---------- DATA ENTRIES

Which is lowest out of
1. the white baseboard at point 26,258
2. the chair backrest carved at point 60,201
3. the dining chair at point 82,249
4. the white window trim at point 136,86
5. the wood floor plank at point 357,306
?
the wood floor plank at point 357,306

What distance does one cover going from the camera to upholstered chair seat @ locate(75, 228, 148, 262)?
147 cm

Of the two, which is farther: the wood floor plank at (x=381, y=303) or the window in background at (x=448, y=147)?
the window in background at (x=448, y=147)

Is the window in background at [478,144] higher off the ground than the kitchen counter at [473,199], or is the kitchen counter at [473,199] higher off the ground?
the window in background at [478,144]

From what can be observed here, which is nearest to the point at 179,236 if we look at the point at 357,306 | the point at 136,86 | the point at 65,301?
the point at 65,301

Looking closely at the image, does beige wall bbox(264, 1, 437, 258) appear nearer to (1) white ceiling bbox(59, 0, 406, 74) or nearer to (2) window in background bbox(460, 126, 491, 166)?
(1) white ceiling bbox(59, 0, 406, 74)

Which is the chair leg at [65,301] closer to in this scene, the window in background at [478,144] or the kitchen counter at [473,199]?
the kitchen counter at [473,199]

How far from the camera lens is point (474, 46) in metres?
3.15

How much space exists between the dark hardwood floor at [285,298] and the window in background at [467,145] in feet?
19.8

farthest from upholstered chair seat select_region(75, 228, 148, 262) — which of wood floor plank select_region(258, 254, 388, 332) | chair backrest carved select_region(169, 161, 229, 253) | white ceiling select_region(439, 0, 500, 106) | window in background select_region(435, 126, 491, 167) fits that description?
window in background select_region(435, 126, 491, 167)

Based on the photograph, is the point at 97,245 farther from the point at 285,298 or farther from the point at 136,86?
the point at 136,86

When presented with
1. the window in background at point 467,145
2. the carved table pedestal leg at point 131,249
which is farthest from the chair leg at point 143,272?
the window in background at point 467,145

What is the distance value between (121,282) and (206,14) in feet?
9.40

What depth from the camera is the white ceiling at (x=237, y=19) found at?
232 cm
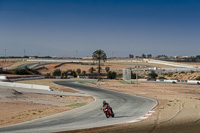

--------------------

EXERCISE DIRECTIONS:
Transcribe word for word the part of the listing that opens with the line containing "How much space" and continues through the end of the listing, leaving out the picture.

RESULT OF THIS TASK:
How much space exists between the dark hardwood floor at [285,298] and the window in background at [467,145] in feet?
19.8

farthest from upholstered chair seat select_region(75, 228, 148, 262) — which of wood floor plank select_region(258, 254, 388, 332) | chair backrest carved select_region(169, 161, 229, 253) | white ceiling select_region(439, 0, 500, 106) | window in background select_region(435, 126, 491, 167) fits that description?
window in background select_region(435, 126, 491, 167)

Based on the photograph, is the point at 97,245 farther from the point at 285,298 or farther from the point at 136,86?
the point at 136,86

When presented with
1. the window in background at point 467,145
2. the carved table pedestal leg at point 131,249
which is farthest from the chair leg at point 143,272?
the window in background at point 467,145

What is the distance value between (121,282) and (206,14) in feet?
9.40

What depth from the camera is the white ceiling at (x=237, y=19) found at?
232 cm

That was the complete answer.